Et l’on voit donc que ces ennemis veulent à la fois détruire les racines grecques et chrétiennes de notre civilisation.
Et tout cela parce qu’ils ne supportent pas la liberté et le libre arbitre qui amènent à des différences de résultats entre humains, conséquences bonnes ou mauvaise de décisions que ces mêmes humains ont prises librement.
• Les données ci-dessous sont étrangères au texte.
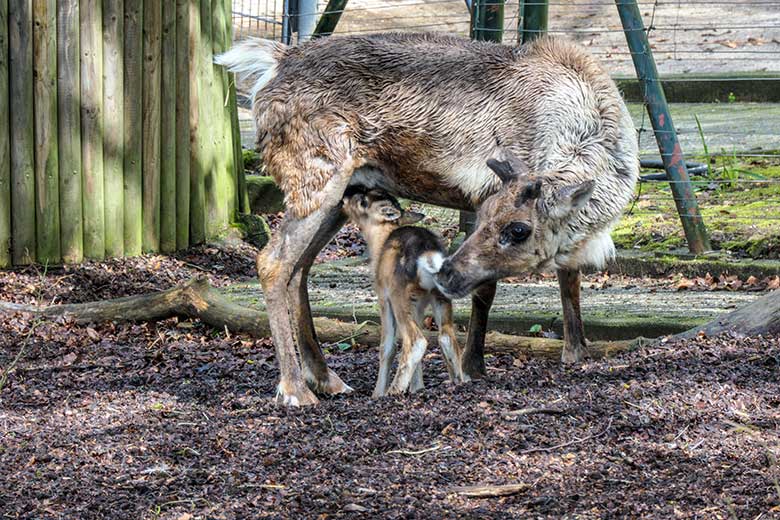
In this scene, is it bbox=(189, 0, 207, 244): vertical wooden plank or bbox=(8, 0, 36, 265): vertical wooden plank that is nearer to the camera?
bbox=(8, 0, 36, 265): vertical wooden plank

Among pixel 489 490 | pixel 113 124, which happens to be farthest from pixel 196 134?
pixel 489 490

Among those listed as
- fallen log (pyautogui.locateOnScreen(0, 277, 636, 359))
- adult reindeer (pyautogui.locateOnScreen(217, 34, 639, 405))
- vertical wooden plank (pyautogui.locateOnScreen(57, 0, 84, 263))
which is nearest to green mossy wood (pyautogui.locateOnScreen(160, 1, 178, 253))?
vertical wooden plank (pyautogui.locateOnScreen(57, 0, 84, 263))

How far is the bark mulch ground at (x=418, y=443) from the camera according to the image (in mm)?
4422

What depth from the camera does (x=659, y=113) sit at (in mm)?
9336

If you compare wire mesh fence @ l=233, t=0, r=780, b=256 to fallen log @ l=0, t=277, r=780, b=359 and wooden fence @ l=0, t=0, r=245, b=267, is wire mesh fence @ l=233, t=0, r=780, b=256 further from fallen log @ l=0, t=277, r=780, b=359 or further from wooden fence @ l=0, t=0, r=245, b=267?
wooden fence @ l=0, t=0, r=245, b=267

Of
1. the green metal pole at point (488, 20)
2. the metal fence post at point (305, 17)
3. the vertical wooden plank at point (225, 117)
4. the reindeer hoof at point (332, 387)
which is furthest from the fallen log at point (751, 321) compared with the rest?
the metal fence post at point (305, 17)

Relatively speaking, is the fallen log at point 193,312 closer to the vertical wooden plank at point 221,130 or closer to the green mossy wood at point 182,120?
the green mossy wood at point 182,120

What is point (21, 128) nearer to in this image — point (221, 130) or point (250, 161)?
point (221, 130)

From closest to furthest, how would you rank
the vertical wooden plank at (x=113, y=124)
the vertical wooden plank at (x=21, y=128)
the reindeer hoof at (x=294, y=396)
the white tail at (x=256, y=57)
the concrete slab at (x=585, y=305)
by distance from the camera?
the reindeer hoof at (x=294, y=396)
the white tail at (x=256, y=57)
the concrete slab at (x=585, y=305)
the vertical wooden plank at (x=21, y=128)
the vertical wooden plank at (x=113, y=124)

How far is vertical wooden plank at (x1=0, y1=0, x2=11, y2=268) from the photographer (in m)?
9.20

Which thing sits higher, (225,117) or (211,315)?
(225,117)

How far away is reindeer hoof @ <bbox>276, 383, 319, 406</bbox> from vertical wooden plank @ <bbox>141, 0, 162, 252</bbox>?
14.6 ft

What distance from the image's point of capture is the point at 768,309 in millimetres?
6426

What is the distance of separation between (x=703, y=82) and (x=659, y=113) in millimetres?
8002
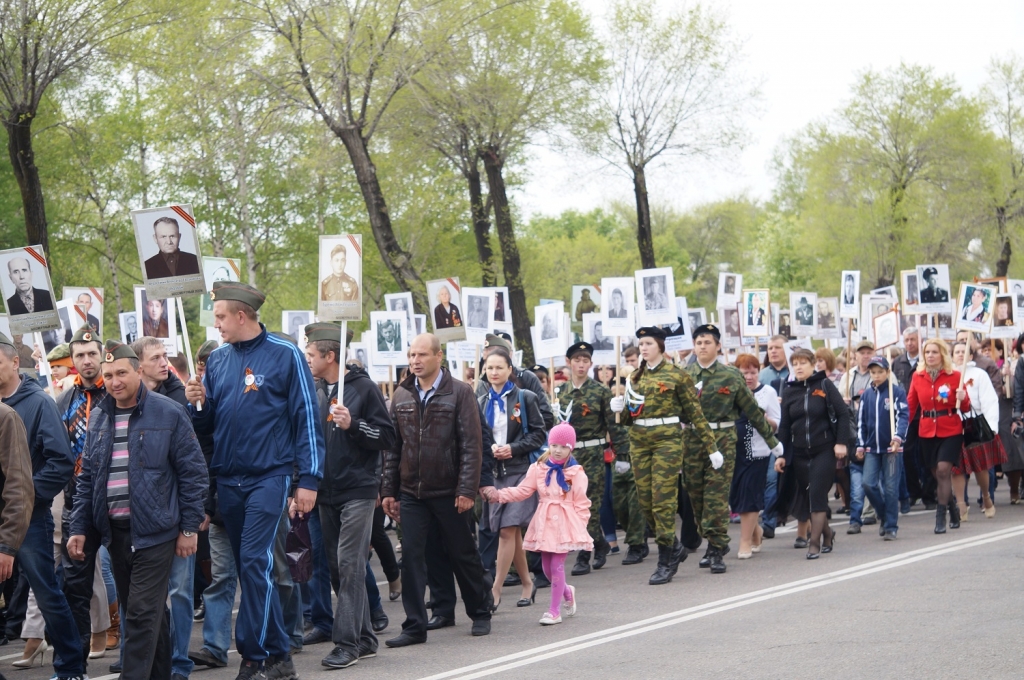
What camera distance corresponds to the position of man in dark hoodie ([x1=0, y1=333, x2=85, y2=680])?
304 inches

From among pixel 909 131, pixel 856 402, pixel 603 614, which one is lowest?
pixel 603 614

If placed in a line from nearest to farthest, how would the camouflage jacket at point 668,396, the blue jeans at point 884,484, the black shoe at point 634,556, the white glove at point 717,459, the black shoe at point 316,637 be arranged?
the black shoe at point 316,637 < the camouflage jacket at point 668,396 < the white glove at point 717,459 < the black shoe at point 634,556 < the blue jeans at point 884,484

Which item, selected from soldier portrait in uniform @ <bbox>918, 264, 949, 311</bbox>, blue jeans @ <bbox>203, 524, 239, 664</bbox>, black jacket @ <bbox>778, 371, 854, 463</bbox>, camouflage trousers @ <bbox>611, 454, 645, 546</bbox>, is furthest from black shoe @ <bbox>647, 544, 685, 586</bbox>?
soldier portrait in uniform @ <bbox>918, 264, 949, 311</bbox>

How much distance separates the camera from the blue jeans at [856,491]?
47.5 feet

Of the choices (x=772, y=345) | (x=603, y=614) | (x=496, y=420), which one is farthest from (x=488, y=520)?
(x=772, y=345)

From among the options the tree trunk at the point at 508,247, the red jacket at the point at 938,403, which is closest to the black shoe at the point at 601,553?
the red jacket at the point at 938,403

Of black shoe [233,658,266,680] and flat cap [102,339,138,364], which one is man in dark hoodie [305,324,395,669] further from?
flat cap [102,339,138,364]

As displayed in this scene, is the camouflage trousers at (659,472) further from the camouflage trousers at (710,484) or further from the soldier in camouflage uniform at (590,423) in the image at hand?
the soldier in camouflage uniform at (590,423)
La haine du génie, la haine du talent, la haine du mérite, la haine de la réussite constituent le cœur de l’action de tous ces gens qui, dans le fond, n’ont qu’une idée : tirer tout le monde vers le bas et convaincre la population qu’il n’existe de liberté que dans l’abaissement, confondant liberté et licence.
Remplaçons, dans leurs écrits, mâle, blanc, vieux par juif, noir, femme, et l’on voit que le principe d’exclusion est exactement le même, empêcher tout ou partie de la population de s’exprimer, ce qui est l’essence même du totalitarisme : n’ont droit à la parole que ceux qui sont d’accord avec le projet de destruction de la Liberté.
Seuls ont la liberté de parler les ennemis de la Liberté, ce qui est le paradoxe de notre époque : ceux qui haïssent notre société, où ils ont le droit de parler, veulent nous interdire de parler, à nous qui l’aimons…
À la fin de ce petit billet, le lecteur doit se demander : mais que faire ?Aussi curieux que cela paraisse, la réponse est toute simple : il ne faut en aucun cas les imiter et se mettre à chasser en meute, comme eux.
Pour un libéral, il ne peut y avoir de réponse collective, la solution est toujours individuelle et non-agressive, j’allais dire non-violente.
Chaque fois que l’un d’entre nous en a l’occasion, il doit simplement dire non s’il lui est demandé de se déshonorer, ce qui est la chose la plus difficile du monde.
Et cela amènera sans aucun doute d’autres à dire non à leur tour, et ainsi de suite.
Comme le disait Burke, mon philosophe anglais préféré, « Rien de mal ne peut arriver à un pays si les hommes d’honneur se lèvent au bon moment »
Je crois même que c’est la devise de l’Institut des Libertés.